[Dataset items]
*-*-*

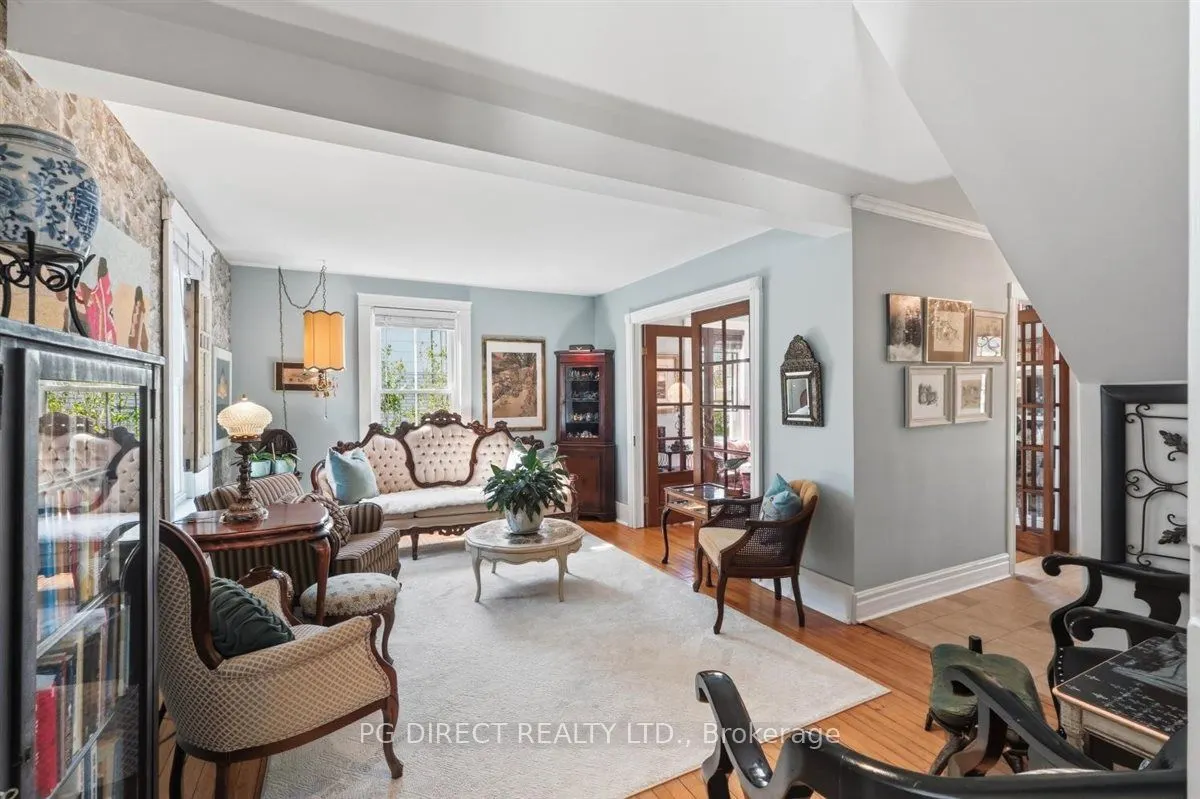 24 N Hastings Avenue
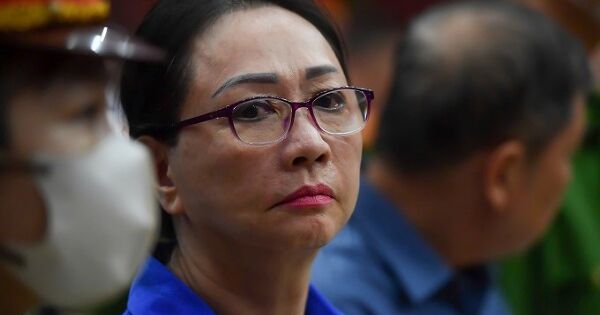 Bà Trương Mỹ Lan ra tòa trình bày kháng cáo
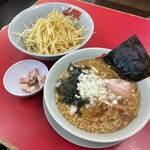 ラーメン 山岡家 - 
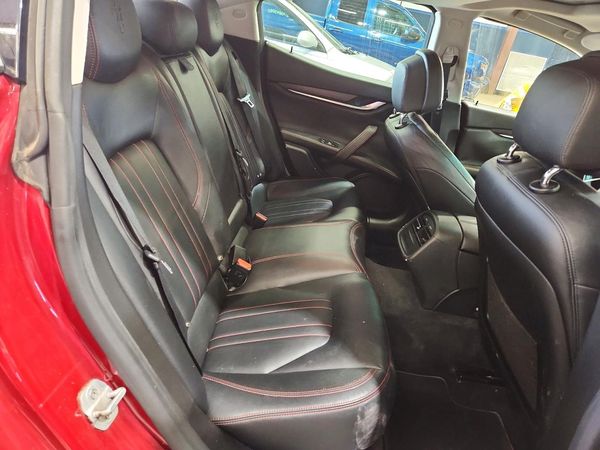 2016 MASERATI GHIBLI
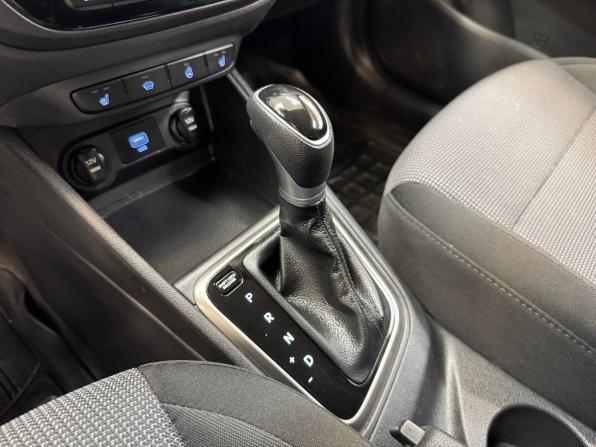 Hyundai Solaris II с пробегом 2019 года, цена 1 410 000 рублей, 90639 км, седан, Автокод Объявления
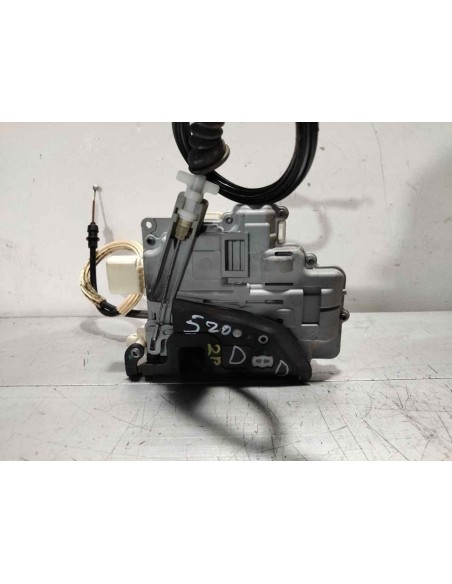 CERRADURA PUERTA DELANTERA DERECHA VOLKSWAGEN PASSAT BERLINA (362) - 175246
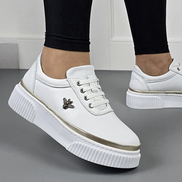 Бели дамски кецове от естествена кожа със шита олекотена подметка и украса пчела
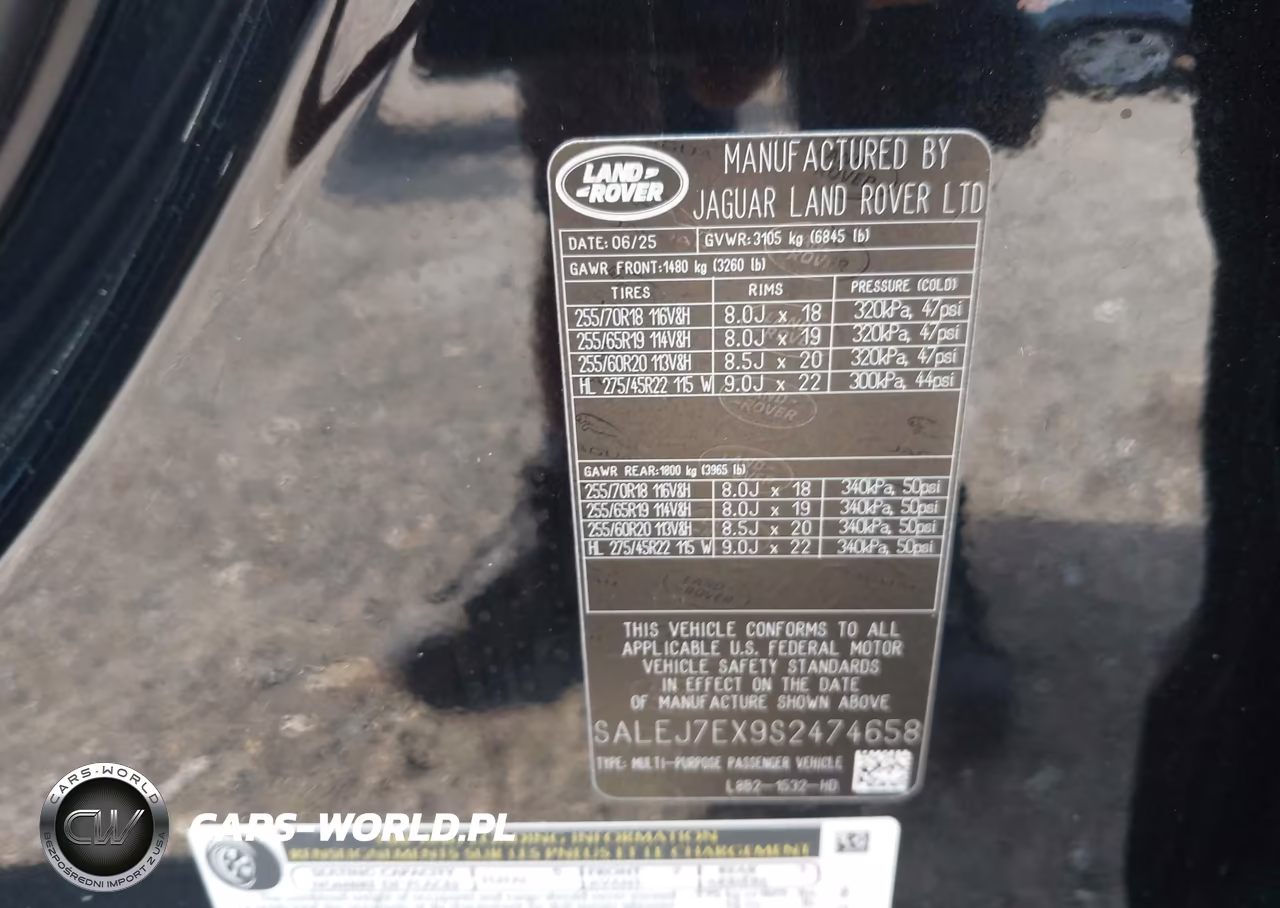 2025 Land Rover Defender 110 P300 VIN:SALEJ7EX9S2474658 - 9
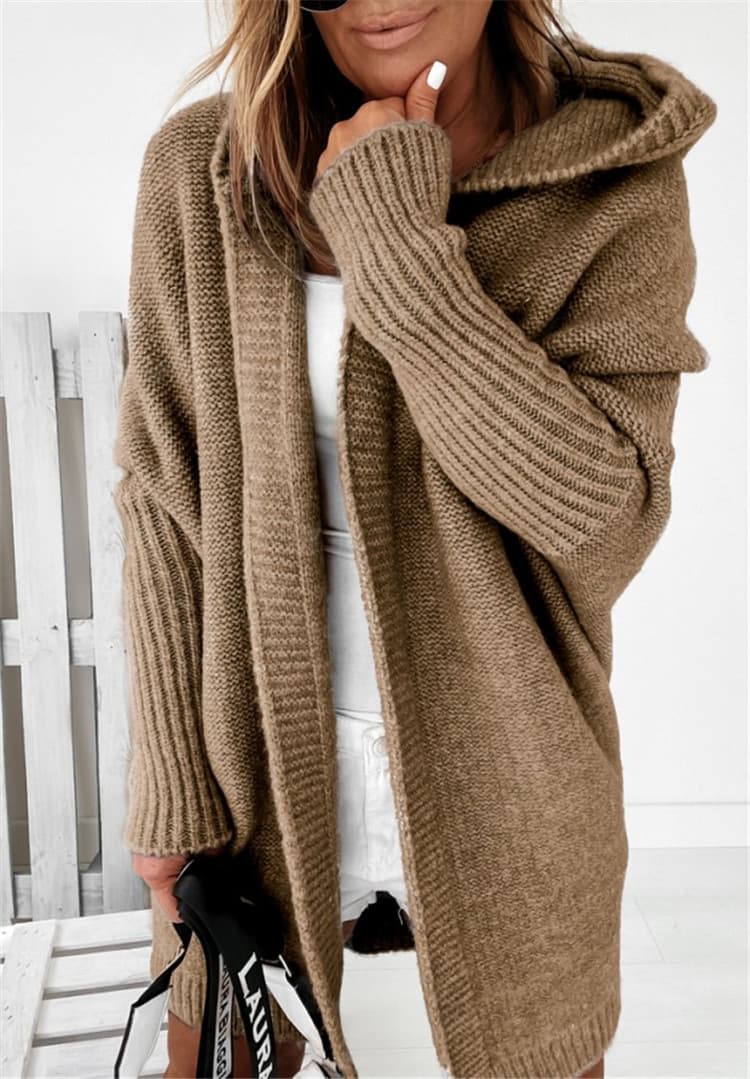 Cardigan oversized con capucha y mangas murciélago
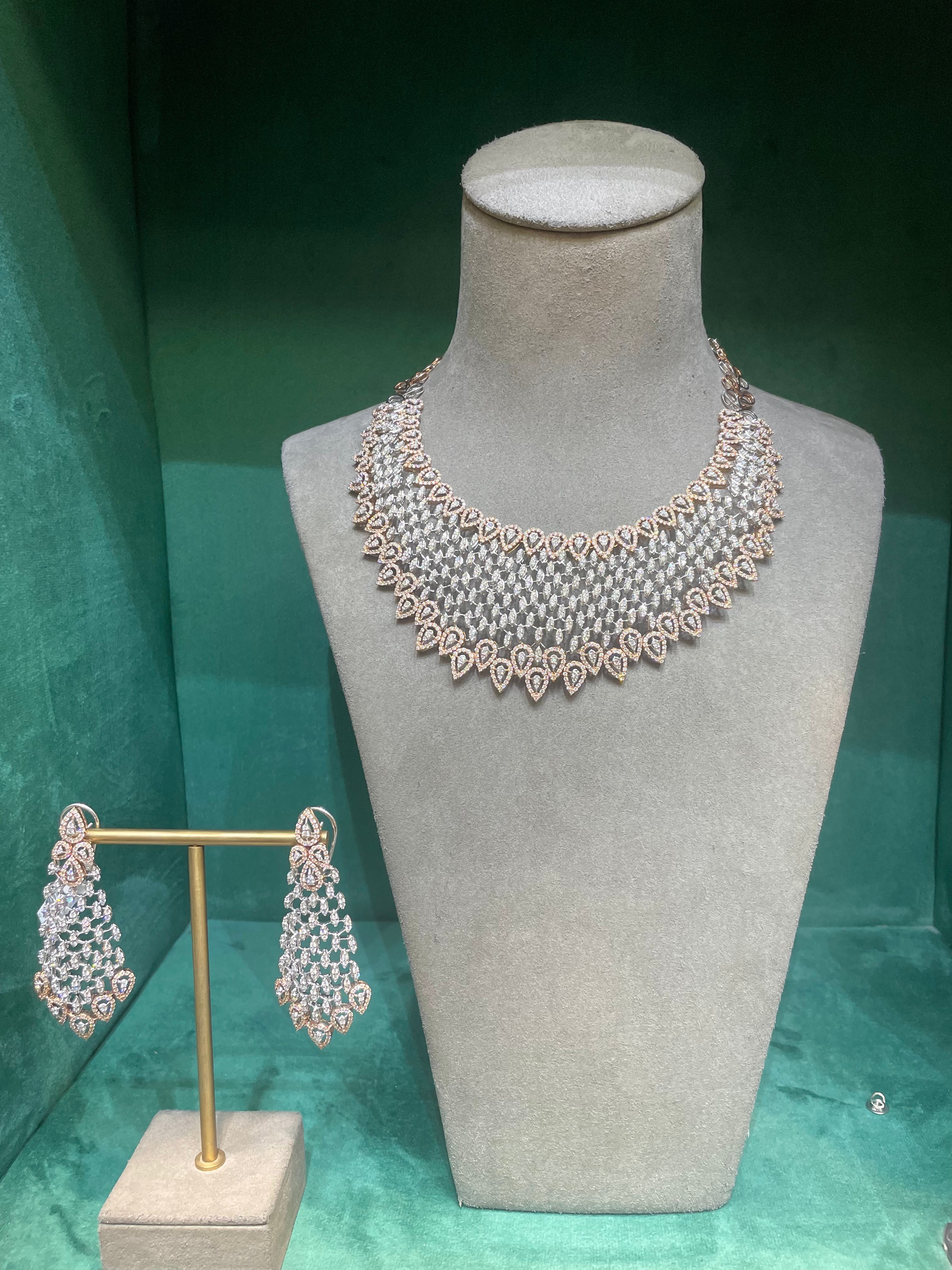 RUMOUR HAS IT NECKLACE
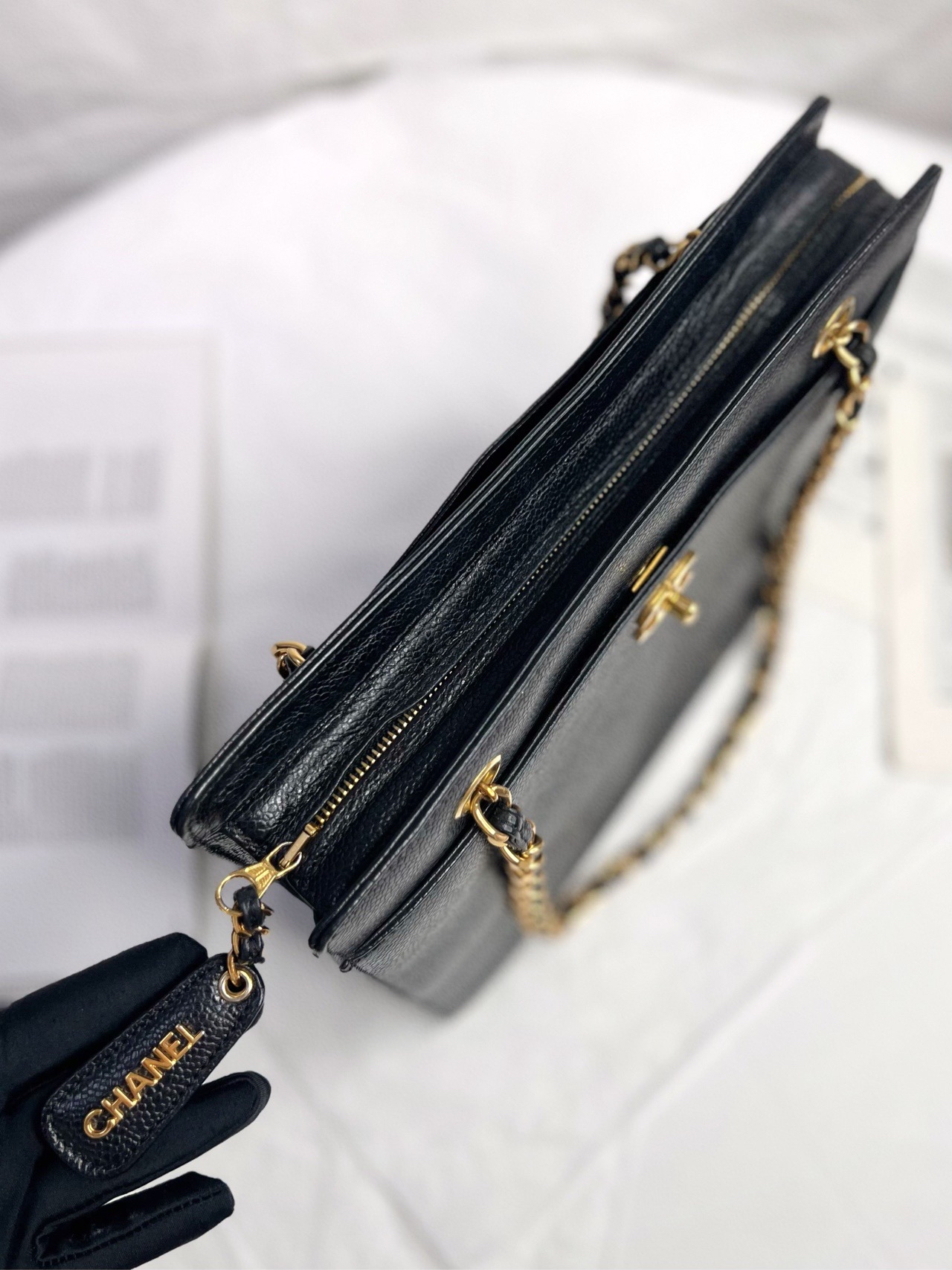 【預訂貨品】CHANEL 黑金魚子醬光面琴譜包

*-*-*

EXERCISE DETAILS –
Please output all the records above exactly, leaving out every picture.

WRITTEN REPLY –
 24 N Hastings Avenue
 Bà Trương Mỹ Lan ra tòa trình bày kháng cáo
 ラーメン 山岡家 - 
 2016 MASERATI GHIBLI
 Hyundai Solaris II с пробегом 2019 года, цена 1 410 000 рублей, 90639 км, седан, Автокод Объявления
 CERRADURA PUERTA DELANTERA DERECHA VOLKSWAGEN PASSAT BERLINA (362) - 175246
 Бели дамски кецове от естествена кожа със шита олекотена подметка и украса пчела
 2025 Land Rover Defender 110 P300 VIN:SALEJ7EX9S2474658 - 9
 Cardigan oversized con capucha y mangas murciélago
 RUMOUR HAS IT NECKLACE
 【預訂貨品】CHANEL 黑金魚子醬光面琴譜包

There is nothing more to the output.